# thinking of adoption. Scotland ,any advice



## ellej74 (Dec 22, 2011)

Hi ,Im new here - we know we need to wait as we have just finished 3rd ivf cycle(another bfn  ) but have been thinking about adoption for a while. We know its a long road and of course difficult but after going through ivf we feel we can cope and just really want to be parents. Does anyone have any up to date information about how long the adoption process in Scotland takes...I know its depends on so many things. Any advice would be appreciated. There is a lot of inspiration on this board xxx Elle


----------



## GERTIE179 (Apr 20, 2005)

Hi Elle,

Scotland don't conform to the new guidelines (and not sure if they plan to). There's a bit of controversy that the new guidelines are making it difficult for SWs to comply as they are already stretched (govt targets v reality). Our longest wait was between prep and being allocated a SW and then Approval to matching both being about 10months each so all in all I think we were 3.5 years from info to little man moving home.
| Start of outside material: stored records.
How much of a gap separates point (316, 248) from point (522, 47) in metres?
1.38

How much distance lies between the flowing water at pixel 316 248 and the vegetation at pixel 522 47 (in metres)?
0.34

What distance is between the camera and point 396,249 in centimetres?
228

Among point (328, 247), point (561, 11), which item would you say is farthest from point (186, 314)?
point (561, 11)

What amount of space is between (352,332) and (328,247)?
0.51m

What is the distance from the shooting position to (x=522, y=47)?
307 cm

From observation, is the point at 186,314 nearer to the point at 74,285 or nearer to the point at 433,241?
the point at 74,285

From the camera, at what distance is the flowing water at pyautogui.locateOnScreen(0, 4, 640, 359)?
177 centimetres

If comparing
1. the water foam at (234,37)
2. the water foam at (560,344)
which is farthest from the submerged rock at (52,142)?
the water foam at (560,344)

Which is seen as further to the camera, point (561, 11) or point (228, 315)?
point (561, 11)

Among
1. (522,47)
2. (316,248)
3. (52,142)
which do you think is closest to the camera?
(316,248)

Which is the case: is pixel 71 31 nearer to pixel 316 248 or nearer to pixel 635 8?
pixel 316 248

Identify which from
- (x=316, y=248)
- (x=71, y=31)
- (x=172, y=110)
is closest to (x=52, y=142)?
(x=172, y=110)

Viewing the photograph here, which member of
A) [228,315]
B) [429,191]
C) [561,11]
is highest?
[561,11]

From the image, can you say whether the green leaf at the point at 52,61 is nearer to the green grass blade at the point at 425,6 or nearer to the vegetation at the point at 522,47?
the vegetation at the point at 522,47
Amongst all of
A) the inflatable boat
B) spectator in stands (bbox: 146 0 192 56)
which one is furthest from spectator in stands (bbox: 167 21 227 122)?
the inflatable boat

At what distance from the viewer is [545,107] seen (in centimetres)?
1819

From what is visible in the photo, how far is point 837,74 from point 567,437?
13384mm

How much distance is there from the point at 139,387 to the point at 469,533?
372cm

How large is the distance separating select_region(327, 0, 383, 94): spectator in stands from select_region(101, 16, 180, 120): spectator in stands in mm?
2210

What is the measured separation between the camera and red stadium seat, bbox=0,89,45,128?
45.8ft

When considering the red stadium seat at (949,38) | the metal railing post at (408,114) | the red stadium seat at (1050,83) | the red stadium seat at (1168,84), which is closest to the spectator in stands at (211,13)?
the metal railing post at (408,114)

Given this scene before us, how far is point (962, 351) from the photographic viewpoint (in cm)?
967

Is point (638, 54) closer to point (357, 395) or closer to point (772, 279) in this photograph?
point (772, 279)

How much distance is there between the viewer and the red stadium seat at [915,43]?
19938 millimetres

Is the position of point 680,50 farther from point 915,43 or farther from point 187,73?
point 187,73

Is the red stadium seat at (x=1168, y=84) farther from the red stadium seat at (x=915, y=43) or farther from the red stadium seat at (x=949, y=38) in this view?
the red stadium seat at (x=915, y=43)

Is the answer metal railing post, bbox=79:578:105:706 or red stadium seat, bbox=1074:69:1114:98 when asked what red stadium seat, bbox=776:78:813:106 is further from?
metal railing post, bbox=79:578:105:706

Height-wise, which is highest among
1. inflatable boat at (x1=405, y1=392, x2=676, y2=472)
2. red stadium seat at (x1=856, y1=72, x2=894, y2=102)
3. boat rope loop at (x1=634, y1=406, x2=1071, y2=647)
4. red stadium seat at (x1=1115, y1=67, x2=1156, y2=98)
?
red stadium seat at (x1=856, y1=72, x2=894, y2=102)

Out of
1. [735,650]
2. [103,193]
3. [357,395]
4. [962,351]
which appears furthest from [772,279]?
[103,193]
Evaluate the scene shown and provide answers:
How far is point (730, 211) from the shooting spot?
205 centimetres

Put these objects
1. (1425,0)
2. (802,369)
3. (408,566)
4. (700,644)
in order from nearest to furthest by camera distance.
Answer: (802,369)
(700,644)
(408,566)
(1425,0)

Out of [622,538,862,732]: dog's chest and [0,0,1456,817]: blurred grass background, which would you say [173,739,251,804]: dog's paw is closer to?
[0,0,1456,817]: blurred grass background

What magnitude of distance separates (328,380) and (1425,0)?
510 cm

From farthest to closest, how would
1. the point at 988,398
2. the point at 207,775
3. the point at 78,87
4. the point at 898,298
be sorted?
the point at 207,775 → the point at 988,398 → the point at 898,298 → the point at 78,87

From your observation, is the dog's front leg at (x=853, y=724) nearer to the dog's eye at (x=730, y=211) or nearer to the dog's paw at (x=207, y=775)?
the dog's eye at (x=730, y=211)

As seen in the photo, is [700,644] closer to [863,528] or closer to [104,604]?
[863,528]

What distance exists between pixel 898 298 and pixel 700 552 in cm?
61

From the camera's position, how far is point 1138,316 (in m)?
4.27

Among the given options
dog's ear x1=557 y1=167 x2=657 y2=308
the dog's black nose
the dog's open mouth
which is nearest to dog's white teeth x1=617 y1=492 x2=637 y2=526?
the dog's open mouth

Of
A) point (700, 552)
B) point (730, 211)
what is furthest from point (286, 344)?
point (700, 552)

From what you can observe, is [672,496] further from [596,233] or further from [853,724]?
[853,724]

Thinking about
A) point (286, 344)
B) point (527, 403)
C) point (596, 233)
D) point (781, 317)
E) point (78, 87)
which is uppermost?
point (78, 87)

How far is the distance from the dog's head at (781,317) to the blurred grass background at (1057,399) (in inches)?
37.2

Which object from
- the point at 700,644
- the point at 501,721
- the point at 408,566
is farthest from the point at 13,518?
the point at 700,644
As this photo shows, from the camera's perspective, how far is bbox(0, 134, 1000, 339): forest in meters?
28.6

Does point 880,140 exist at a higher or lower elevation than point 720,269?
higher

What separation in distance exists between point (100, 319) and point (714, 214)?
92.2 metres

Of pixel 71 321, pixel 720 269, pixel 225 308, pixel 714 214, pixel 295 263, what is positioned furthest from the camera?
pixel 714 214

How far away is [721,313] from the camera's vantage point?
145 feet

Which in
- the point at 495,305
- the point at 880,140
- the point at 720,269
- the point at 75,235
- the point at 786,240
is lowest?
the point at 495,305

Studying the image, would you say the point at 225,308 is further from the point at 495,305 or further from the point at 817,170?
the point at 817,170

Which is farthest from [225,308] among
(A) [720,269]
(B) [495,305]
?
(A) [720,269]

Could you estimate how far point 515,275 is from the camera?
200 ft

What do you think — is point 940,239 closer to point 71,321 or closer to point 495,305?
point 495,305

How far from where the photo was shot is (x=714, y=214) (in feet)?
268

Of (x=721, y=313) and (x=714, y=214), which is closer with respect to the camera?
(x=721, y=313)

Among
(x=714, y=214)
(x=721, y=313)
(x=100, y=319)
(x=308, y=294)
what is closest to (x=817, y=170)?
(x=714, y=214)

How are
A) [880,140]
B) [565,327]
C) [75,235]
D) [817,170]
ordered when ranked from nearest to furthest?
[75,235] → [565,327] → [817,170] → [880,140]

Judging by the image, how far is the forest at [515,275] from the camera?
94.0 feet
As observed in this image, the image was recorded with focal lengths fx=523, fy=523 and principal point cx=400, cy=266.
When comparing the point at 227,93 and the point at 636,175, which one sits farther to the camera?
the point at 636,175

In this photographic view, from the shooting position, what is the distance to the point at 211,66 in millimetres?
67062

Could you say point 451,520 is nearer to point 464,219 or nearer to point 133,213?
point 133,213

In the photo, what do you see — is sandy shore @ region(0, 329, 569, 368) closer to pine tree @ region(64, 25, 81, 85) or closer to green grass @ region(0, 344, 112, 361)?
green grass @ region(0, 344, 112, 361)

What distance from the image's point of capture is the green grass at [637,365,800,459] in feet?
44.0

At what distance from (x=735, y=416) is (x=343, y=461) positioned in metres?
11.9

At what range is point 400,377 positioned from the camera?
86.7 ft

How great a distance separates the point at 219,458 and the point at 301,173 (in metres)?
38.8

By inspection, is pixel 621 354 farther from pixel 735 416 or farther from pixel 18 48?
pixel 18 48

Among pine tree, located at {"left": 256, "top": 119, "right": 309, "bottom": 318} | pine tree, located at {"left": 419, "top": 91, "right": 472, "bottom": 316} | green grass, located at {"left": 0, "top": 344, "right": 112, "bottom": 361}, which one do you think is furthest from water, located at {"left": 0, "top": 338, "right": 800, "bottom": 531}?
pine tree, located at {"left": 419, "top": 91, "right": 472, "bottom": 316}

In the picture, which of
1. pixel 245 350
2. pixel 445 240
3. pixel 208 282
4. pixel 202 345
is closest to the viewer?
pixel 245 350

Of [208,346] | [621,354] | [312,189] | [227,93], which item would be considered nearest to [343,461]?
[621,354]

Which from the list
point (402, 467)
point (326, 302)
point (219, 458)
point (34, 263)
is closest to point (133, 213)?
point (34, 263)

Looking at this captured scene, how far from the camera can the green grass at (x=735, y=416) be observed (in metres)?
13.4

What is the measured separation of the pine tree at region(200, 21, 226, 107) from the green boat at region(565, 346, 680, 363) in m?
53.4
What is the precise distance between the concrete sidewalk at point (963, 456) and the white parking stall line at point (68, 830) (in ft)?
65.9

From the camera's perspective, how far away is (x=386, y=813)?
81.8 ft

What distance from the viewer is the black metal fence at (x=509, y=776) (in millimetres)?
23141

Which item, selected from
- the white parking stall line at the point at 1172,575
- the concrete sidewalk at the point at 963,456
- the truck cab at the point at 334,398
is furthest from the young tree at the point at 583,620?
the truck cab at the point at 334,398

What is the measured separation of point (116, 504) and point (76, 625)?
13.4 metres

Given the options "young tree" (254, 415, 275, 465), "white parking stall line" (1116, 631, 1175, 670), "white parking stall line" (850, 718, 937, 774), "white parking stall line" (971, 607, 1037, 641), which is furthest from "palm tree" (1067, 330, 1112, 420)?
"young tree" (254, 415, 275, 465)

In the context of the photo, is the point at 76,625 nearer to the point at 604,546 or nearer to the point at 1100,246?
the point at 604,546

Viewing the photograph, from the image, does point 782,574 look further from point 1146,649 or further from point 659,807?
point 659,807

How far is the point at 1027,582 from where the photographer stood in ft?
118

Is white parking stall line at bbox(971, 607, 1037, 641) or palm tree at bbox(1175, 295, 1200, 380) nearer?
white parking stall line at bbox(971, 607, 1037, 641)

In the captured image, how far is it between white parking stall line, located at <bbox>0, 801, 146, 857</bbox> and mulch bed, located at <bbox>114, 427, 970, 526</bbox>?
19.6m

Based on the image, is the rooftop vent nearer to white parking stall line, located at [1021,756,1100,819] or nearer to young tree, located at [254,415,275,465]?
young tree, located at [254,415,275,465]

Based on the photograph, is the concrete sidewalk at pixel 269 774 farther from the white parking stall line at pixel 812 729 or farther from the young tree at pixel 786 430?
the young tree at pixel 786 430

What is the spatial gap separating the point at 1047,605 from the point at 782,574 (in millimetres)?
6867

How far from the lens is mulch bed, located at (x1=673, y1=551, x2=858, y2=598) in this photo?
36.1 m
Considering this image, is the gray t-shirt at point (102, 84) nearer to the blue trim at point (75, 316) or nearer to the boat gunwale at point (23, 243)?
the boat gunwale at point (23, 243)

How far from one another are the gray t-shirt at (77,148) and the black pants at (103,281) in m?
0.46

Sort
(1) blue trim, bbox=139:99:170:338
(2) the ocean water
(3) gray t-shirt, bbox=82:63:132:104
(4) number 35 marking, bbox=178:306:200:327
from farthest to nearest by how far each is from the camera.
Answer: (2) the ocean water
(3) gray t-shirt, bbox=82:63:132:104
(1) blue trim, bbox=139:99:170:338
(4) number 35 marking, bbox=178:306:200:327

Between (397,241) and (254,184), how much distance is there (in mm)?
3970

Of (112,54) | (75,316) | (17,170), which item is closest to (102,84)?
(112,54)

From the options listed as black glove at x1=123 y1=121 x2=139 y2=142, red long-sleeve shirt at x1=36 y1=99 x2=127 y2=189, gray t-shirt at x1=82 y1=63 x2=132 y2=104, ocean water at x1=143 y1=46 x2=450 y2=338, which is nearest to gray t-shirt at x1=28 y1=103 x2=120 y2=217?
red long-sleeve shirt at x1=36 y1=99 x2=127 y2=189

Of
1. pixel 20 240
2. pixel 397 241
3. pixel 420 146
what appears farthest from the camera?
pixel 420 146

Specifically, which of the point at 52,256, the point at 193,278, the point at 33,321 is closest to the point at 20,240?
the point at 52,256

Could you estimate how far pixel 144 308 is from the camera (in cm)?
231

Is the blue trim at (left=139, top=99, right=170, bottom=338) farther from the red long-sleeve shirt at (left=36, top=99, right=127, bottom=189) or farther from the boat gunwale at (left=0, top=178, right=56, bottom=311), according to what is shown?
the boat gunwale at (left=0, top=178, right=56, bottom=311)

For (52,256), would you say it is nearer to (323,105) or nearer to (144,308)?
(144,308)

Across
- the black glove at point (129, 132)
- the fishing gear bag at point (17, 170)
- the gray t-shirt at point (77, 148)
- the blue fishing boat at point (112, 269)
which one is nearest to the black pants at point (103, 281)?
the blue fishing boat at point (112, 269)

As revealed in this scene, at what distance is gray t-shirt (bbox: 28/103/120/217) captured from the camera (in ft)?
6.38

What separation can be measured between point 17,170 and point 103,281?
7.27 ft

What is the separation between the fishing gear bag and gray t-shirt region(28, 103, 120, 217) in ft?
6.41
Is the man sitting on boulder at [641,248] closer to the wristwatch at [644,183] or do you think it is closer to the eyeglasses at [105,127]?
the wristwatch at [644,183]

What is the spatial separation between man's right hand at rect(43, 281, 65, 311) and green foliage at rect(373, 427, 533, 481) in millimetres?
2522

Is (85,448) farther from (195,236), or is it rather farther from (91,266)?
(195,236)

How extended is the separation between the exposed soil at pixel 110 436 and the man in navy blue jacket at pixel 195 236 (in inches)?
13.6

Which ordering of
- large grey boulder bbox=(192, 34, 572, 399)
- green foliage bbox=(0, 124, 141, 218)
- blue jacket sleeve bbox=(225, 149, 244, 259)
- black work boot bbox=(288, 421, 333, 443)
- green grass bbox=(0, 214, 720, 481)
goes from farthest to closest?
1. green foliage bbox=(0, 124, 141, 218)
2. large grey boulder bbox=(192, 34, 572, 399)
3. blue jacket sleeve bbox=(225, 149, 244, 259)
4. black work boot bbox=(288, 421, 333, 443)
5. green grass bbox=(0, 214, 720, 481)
I'm not in your neck of the woods but there's a thread running for those in Scotland although it's a few pages back now. This will probably give you a feel for timings and agencies in your area. I'd spend lots of time reading up as some SWs expect you to have started doing so before contacting whereas others encourage you more as you go through the process.

http://www.fertilityfriends.co.uk/forum/index.php?topic=308753.msg5507546#msg5507546

HTH x


----------



## AdoptionDreams (Feb 10, 2010)

Hello.  The new guidelines have made differences to Scotland. We are from Scotland and started the adoption process in May 2013, we are now about to complete our assessment. We are going to approval panel in either 5 or 10 weeks. From starting the process to being approved it will be just under a year. X


----------



## ellej74 (Dec 22, 2011)

Thankyou both. The ivf has broken me and I really not sure we can keep going down that road. We have both thought about adoption for a long time. I think oh would have been happy to go down adoption route and miss out ivf tbh. We are going to keep trying naturally and think about where we go in a month or so. Im doing some research and its good to hear process is possibly under a year..I was imagining years and years...although I know will depend on so much. Oh and I are 39... do you know what restrictions on age of child/ children would be? And do we need to wait to apply after ivf. I will look at Scottish thread too. Thanks so much xx


----------



## ellej74 (Dec 22, 2011)

Hello, Just been reading more of the posts on this board - very inspirational and exciting.  I have been looking at different va in my area and local authority in the last few weeks. If we go down this road how do you make a choice? I'm worried about choosing the wrong one..is it just a feeling.  I know we need more info but I feel I cant phone until we are100% committed. 
I'm not quite on the adoption path yet , as need more time after ivf... but Im actually feeling some positivity which sometimes I felt had gone for good. I  have been holding back saying too much to oh as I know he very keen, and wants to avoid more ivf but I know I have to be sure - It is filling my head already though and in a good way. Thanks ladies - so good to read your stories.


----------



## snapdragon (Jun 27, 2011)

39 is not old in adoption terms. You should have no restrictions on age off child. I was 42 when I started the process ( not Scotland) and 44 when lo was placed and it was my choice to have a slightly older child, 22 months on placement.  In fact my la said 42 was quite young for them.


----------



## ellej74 (Dec 22, 2011)

Thanks Snapdragon for your reply - I think once I have had some time to think and learn more I may also be more comfortable with a slightly older child. I know my oh is. So many decisions. Hope all going well with you and your lo. 
x


----------



## katie c (Jun 15, 2009)

does your LA/VA do info evenings? only you dont have to wait any length of time to go to one of them, and by going you're not commiting to anything, so if you go and decide its not for you, all you've done is waste an evening.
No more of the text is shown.